[START Material for the task]
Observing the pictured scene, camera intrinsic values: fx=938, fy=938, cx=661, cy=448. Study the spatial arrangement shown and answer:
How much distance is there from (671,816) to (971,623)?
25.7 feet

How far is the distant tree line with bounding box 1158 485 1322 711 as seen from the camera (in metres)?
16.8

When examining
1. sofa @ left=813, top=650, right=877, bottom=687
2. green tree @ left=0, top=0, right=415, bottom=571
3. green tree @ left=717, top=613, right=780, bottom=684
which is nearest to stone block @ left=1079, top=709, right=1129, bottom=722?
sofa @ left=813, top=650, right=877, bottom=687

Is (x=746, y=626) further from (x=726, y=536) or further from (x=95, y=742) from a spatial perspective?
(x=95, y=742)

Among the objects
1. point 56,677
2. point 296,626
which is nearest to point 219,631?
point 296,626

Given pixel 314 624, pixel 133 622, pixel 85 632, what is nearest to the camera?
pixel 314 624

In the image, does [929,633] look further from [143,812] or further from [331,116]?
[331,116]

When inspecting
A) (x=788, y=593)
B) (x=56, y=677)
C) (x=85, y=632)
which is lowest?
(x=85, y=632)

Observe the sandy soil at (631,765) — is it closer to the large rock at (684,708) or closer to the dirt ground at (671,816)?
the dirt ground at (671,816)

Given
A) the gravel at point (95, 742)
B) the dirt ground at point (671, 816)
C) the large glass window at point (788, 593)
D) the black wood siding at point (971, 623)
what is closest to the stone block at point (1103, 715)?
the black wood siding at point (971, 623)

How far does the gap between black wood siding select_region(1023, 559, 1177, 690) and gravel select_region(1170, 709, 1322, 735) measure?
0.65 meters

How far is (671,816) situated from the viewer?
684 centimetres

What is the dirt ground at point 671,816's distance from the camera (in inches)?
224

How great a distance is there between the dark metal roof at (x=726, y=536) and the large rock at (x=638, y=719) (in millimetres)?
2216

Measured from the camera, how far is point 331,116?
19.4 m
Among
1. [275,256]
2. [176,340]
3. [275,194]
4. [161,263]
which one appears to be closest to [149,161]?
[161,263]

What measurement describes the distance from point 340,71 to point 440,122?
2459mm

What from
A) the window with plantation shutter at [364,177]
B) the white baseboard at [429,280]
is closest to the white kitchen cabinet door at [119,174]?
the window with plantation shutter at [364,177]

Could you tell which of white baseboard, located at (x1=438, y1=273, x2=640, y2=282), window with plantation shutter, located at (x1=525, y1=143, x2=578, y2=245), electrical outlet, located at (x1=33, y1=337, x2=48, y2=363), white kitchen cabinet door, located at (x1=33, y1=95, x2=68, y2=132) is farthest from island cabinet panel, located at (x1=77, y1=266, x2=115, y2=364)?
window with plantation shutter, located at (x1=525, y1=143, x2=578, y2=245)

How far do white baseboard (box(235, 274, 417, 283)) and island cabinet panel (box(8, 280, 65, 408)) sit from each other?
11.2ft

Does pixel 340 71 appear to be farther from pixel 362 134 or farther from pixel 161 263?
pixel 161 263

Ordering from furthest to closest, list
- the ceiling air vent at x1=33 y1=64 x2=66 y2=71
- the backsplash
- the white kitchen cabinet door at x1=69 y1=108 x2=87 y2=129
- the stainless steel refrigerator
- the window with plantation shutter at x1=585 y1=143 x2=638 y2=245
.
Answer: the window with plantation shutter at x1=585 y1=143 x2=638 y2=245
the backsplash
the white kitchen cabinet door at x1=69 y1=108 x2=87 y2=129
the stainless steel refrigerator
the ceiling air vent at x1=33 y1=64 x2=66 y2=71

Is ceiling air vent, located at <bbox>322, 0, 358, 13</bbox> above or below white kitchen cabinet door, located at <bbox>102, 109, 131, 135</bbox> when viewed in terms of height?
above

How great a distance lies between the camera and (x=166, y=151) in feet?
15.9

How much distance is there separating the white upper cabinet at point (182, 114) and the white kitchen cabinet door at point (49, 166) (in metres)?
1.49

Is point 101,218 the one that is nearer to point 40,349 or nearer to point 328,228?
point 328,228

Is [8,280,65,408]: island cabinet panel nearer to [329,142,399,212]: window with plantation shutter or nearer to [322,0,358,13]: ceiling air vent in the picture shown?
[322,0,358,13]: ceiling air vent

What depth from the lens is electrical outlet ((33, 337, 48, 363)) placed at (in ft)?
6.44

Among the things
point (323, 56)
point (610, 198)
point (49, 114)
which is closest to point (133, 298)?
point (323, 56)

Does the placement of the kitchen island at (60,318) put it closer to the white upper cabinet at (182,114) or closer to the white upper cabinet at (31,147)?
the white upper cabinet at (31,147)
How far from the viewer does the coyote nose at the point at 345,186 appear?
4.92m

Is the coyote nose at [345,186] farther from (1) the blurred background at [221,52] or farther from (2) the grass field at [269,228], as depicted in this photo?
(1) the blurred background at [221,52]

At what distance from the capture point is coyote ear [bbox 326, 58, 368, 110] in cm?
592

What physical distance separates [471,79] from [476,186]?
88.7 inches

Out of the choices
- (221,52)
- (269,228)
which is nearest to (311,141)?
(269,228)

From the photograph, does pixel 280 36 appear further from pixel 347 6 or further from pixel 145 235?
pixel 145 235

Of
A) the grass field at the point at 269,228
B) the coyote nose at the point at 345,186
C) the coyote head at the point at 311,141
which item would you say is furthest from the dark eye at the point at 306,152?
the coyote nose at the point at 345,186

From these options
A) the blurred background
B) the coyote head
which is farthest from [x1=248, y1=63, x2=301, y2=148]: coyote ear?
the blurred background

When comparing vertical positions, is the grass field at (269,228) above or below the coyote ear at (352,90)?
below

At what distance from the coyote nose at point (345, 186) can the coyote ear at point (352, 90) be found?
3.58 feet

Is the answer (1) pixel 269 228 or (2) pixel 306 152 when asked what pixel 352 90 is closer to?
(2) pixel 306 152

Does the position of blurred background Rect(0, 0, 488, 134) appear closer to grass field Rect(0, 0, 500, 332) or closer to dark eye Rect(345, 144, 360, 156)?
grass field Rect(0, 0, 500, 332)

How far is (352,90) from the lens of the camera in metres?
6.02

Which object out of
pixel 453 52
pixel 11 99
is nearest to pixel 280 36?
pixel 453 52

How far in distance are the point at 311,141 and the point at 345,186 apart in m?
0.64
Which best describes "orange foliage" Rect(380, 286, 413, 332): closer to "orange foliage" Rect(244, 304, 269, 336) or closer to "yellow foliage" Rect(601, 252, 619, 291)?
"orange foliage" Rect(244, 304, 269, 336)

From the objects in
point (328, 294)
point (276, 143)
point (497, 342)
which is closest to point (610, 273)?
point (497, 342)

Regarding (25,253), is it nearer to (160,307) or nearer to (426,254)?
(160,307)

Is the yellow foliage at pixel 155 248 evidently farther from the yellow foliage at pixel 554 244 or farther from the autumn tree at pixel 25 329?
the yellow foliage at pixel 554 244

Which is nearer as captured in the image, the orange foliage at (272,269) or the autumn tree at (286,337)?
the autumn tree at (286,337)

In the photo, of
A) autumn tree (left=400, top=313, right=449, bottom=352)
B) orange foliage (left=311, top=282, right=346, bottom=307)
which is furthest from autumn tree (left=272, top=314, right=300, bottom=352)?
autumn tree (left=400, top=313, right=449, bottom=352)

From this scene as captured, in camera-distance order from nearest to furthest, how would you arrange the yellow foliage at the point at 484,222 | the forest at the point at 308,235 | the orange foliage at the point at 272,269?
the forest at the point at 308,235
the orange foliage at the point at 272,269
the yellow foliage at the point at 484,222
[END Material for the task]
**Direction:** Convert the rows above into a JSON list of strings with one string per line, leaving out blank lines.

**Response to the task:**
[
  "Observing the pictured scene, camera intrinsic values: fx=938, fy=938, cx=661, cy=448. Study the spatial arrangement shown and answer:",
  "How much distance is there from (671,816) to (971,623)?",
  "25.7 feet",
  "How far is the distant tree line with bounding box 1158 485 1322 711 as seen from the camera (in metres)?",
  "16.8",
  "When examining",
  "1. sofa @ left=813, top=650, right=877, bottom=687",
  "2. green tree @ left=0, top=0, right=415, bottom=571",
  "3. green tree @ left=717, top=613, right=780, bottom=684",
  "which is nearest to stone block @ left=1079, top=709, right=1129, bottom=722?",
  "sofa @ left=813, top=650, right=877, bottom=687",
  "Is (x=746, y=626) further from (x=726, y=536) or further from (x=95, y=742) from a spatial perspective?",
  "(x=95, y=742)",
  "Among the objects",
  "1. point 56,677",
  "2. point 296,626",
  "which is nearest to point 219,631?",
  "point 296,626",
  "Given pixel 314 624, pixel 133 622, pixel 85 632, what is nearest to the camera?",
  "pixel 314 624",
  "In the image, does [929,633] look further from [143,812] or further from [331,116]?",
  "[331,116]",
  "When inspecting",
  "A) (x=788, y=593)",
  "B) (x=56, y=677)",
  "C) (x=85, y=632)",
  "which is lowest?",
  "(x=85, y=632)",
  "Observe the sandy soil at (631,765) — is it closer to the large rock at (684,708) or closer to the dirt ground at (671,816)?",
  "the dirt ground at (671,816)",
  "Given",
  "A) the gravel at point (95, 742)",
  "B) the dirt ground at point (671, 816)",
  "C) the large glass window at point (788, 593)",
  "D) the black wood siding at point (971, 623)",
  "what is closest to the stone block at point (1103, 715)?",
  "the black wood siding at point (971, 623)",
  "How far does the gap between black wood siding select_region(1023, 559, 1177, 690) and gravel select_region(1170, 709, 1322, 735) measure?",
  "0.65 meters",
  "How far is (671,816) situated from the viewer?",
  "684 centimetres",
  "What is the dirt ground at point 671,816's distance from the camera (in inches)?",
  "224",
  "How great a distance is there between the dark metal roof at (x=726, y=536) and the large rock at (x=638, y=719) (in millimetres)?",
  "2216",
  "Measured from the camera, how far is point 331,116?",
  "19.4 m",
  "Among",
  "1. [275,256]",
  "2. [176,340]",
  "3. [275,194]",
  "4. [161,263]",
  "which one appears to be closest to [149,161]?",
  "[161,263]",
  "What measurement describes the distance from point 340,71 to point 440,122?",
  "2459mm",
  "What from",
  "A) the window with plantation shutter at [364,177]",
  "B) the white baseboard at [429,280]",
  "is closest to the white kitchen cabinet door at [119,174]?",
  "the window with plantation shutter at [364,177]",
  "Could you tell which of white baseboard, located at (x1=438, y1=273, x2=640, y2=282), window with plantation shutter, located at (x1=525, y1=143, x2=578, y2=245), electrical outlet, located at (x1=33, y1=337, x2=48, y2=363), white kitchen cabinet door, located at (x1=33, y1=95, x2=68, y2=132) is farthest from island cabinet panel, located at (x1=77, y1=266, x2=115, y2=364)?",
  "window with plantation shutter, located at (x1=525, y1=143, x2=578, y2=245)",
  "How far do white baseboard (box(235, 274, 417, 283)) and island cabinet panel (box(8, 280, 65, 408)) sit from each other?",
  "11.2ft",
  "Does pixel 340 71 appear to be farther from pixel 362 134 or farther from pixel 161 263?",
  "pixel 161 263",
  "Ordering from furthest to closest, list",
  "- the ceiling air vent at x1=33 y1=64 x2=66 y2=71",
  "- the backsplash",
  "- the white kitchen cabinet door at x1=69 y1=108 x2=87 y2=129",
  "- the stainless steel refrigerator",
  "- the window with plantation shutter at x1=585 y1=143 x2=638 y2=245",
  ".",
  "Answer: the window with plantation shutter at x1=585 y1=143 x2=638 y2=245",
  "the backsplash",
  "the white kitchen cabinet door at x1=69 y1=108 x2=87 y2=129",
  "the stainless steel refrigerator",
  "the ceiling air vent at x1=33 y1=64 x2=66 y2=71",
  "Is ceiling air vent, located at <bbox>322, 0, 358, 13</bbox> above or below white kitchen cabinet door, located at <bbox>102, 109, 131, 135</bbox> when viewed in terms of height?",
  "above",
  "How great a distance lies between the camera and (x=166, y=151) in feet?",
  "15.9",
  "How much distance is there separating the white upper cabinet at point (182, 114) and the white kitchen cabinet door at point (49, 166) (in metres)?",
  "1.49",
  "Is point 101,218 the one that is nearer to point 40,349 or nearer to point 328,228?",
  "point 328,228",
  "Is [8,280,65,408]: island cabinet panel nearer to [329,142,399,212]: window with plantation shutter or nearer to [322,0,358,13]: ceiling air vent in the picture shown?",
  "[322,0,358,13]: ceiling air vent",
  "What depth from the lens is electrical outlet ((33, 337, 48, 363)) placed at (in ft)?",
  "6.44",
  "Among the things",
  "point (323, 56)",
  "point (610, 198)",
  "point (49, 114)",
  "which is closest to point (133, 298)?",
  "point (323, 56)",
  "Does the placement of the kitchen island at (60,318) put it closer to the white upper cabinet at (182,114) or closer to the white upper cabinet at (31,147)?",
  "the white upper cabinet at (31,147)",
  "How far from the viewer does the coyote nose at the point at 345,186 appear?",
  "4.92m",
  "Is the coyote nose at [345,186] farther from (1) the blurred background at [221,52] or farther from (2) the grass field at [269,228], as depicted in this photo?",
  "(1) the blurred background at [221,52]",
  "At what distance from the capture point is coyote ear [bbox 326, 58, 368, 110] in cm?",
  "592",
  "What physical distance separates [471,79] from [476,186]?",
  "88.7 inches",
  "Out of the choices",
  "- (221,52)",
  "- (269,228)",
  "which is nearest to (311,141)?",
  "(269,228)",
  "From the photograph, does pixel 280 36 appear further from pixel 347 6 or further from pixel 145 235?",
  "pixel 145 235",
  "Of",
  "A) the grass field at the point at 269,228",
  "B) the coyote nose at the point at 345,186",
  "C) the coyote head at the point at 311,141",
  "which item would you say is furthest from the dark eye at the point at 306,152?",
  "the coyote nose at the point at 345,186",
  "From these options",
  "A) the blurred background",
  "B) the coyote head",
  "which is farthest from [x1=248, y1=63, x2=301, y2=148]: coyote ear?",
  "the blurred background",
  "When comparing vertical positions, is the grass field at (269,228) above or below the coyote ear at (352,90)?",
  "below",
  "At what distance from the coyote nose at point (345, 186) can the coyote ear at point (352, 90) be found?",
  "3.58 feet",
  "Is the answer (1) pixel 269 228 or (2) pixel 306 152 when asked what pixel 352 90 is closer to?",
  "(2) pixel 306 152",
  "Does the position of blurred background Rect(0, 0, 488, 134) appear closer to grass field Rect(0, 0, 500, 332) or closer to dark eye Rect(345, 144, 360, 156)?",
  "grass field Rect(0, 0, 500, 332)",
  "How far is (352,90) from the lens of the camera in metres?",
  "6.02",
  "Which object out of",
  "pixel 453 52",
  "pixel 11 99",
  "is nearest to pixel 280 36?",
  "pixel 453 52",
  "How far in distance are the point at 311,141 and the point at 345,186 apart in m?",
  "0.64",
  "Which best describes \"orange foliage\" Rect(380, 286, 413, 332): closer to \"orange foliage\" Rect(244, 304, 269, 336) or closer to \"yellow foliage\" Rect(601, 252, 619, 291)?",
  "\"orange foliage\" Rect(244, 304, 269, 336)",
  "From the objects in",
  "point (328, 294)",
  "point (276, 143)",
  "point (497, 342)",
  "which is closest to point (610, 273)?",
  "point (497, 342)",
  "Regarding (25,253), is it nearer to (160,307) or nearer to (426,254)?",
  "(160,307)",
  "Is the yellow foliage at pixel 155 248 evidently farther from the yellow foliage at pixel 554 244 or farther from the autumn tree at pixel 25 329?",
  "the yellow foliage at pixel 554 244",
  "Which is nearer as captured in the image, the orange foliage at (272,269) or the autumn tree at (286,337)?",
  "the autumn tree at (286,337)",
  "In the photo, of",
  "A) autumn tree (left=400, top=313, right=449, bottom=352)",
  "B) orange foliage (left=311, top=282, right=346, bottom=307)",
  "which is furthest from autumn tree (left=272, top=314, right=300, bottom=352)?",
  "autumn tree (left=400, top=313, right=449, bottom=352)",
  "From this scene as captured, in camera-distance order from nearest to furthest, how would you arrange the yellow foliage at the point at 484,222 | the forest at the point at 308,235 | the orange foliage at the point at 272,269?",
  "the forest at the point at 308,235",
  "the orange foliage at the point at 272,269",
  "the yellow foliage at the point at 484,222"
]